Oregon's state-controlled care includes an official list that dictates what treatments will be covered based on annual budget constraints. If your disease is above the treatment line, you are covered. Below the line, you're not. However, patients being denied treatment often receive an additional note in their denial letters, the system telling them it will pay for "physician aid in dying." Oregon won't help you live, but it will help you die.

In the three years since the Massachusetts "universal" coverage plan was launched, the state still has thousands of uninsured, costs have exploded to unsustainable levels, and waiting lists for treatments have appeared.

Tennessee's "TennCare" program, an attempt to expand coverage to low-income uninsured, included dead people, escaped felons and NBA stars. It drove doctors and insurers out of the state, and has been on the brink of insolvency several times. Tennessee's Democrat governor, Phil Bredesen, recently went to Washington, D.C., to explain to Congress that government health care does not lower cost.

But perhaps the worst and closest example of why a federal takeover of health care won't work comes from Maine. The name of Maine's government-run universal health care plan "Dirigo Health" is derived from the state's motto "to lead." Fitting, as this failed attempt at government health care has led its people right off a cliff. Maine's universal coverage plan is most similar to the plans circulating on Capitol Hill. It was proposed in May 2003 by Democrat Gov. John Baldacci and passed a scant four weeks later. Much like the $787 billion federal "stimulus" plan that passed Congress in February of this year, nobody read the Dirigo plan either.

While greasing the pipeline for quick passage of Dirigo Health, the governor assured that all of Maine's 128,000 uninsured would be covered by 2009, the bureaucracy would be streamlined and health costs lowered, and the plan would fund itself based on system savings with no tax increases, a similar claim to what President Obama has said about a new federal plan.

Six years after it was passed, it has insured only 3% -- roughly 3,400 -- of the 128,000 promised. By 2007, the system was so broke that it closed to new enrollees. It still has not reopened and has also cut and capped benefits. The "streamlined" bureaucracy has cost the state's taxpayers $17 million in administrative costs to cover 9,600 people, leading one to wonder if there are more bureaucrats in the system than enrollees. Systemwide insurance costs have increased 74% since Dirigo was passed, and the governor and legislature have tried -- unsuccessfully -- to raise taxes to fund the system.
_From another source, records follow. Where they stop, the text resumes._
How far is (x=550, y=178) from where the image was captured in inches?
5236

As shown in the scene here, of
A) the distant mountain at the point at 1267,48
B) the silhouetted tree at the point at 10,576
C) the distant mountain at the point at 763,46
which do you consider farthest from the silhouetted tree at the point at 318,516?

Dirigo's more "efficient" bureaucracy started out with an aggregator agency for health records and a cost administration agency, but it now includes numerous councils to study this, that and anything else bureaucrats can conceive. These agencies also dictate to providers how much they can spend on new technologies and diagnostic machines even though these costs are borne by physicians and hospitals and not the state. Dirigo has failed because it lacks market forces, ignores the nature of the uninsured and was more interested in bloating its bureaucracy than providing care to patients.

These states could have fixed the broken pieces of the system by implementing market-based, patient-centered reforms that bring people into the private insurance market, thus lowering costs and increasing access. Instead, they layered enormous bureaucracies over patients and physicians, and separated them both from each other and from quality care.

Government intrusion is not reform. Congress must use the failures of state-run health care as cautionary tales of change to avoid. It's time to start pushing for real reforms that increase access and portability and, above all, protect the primacy of the doctor-patient relationship.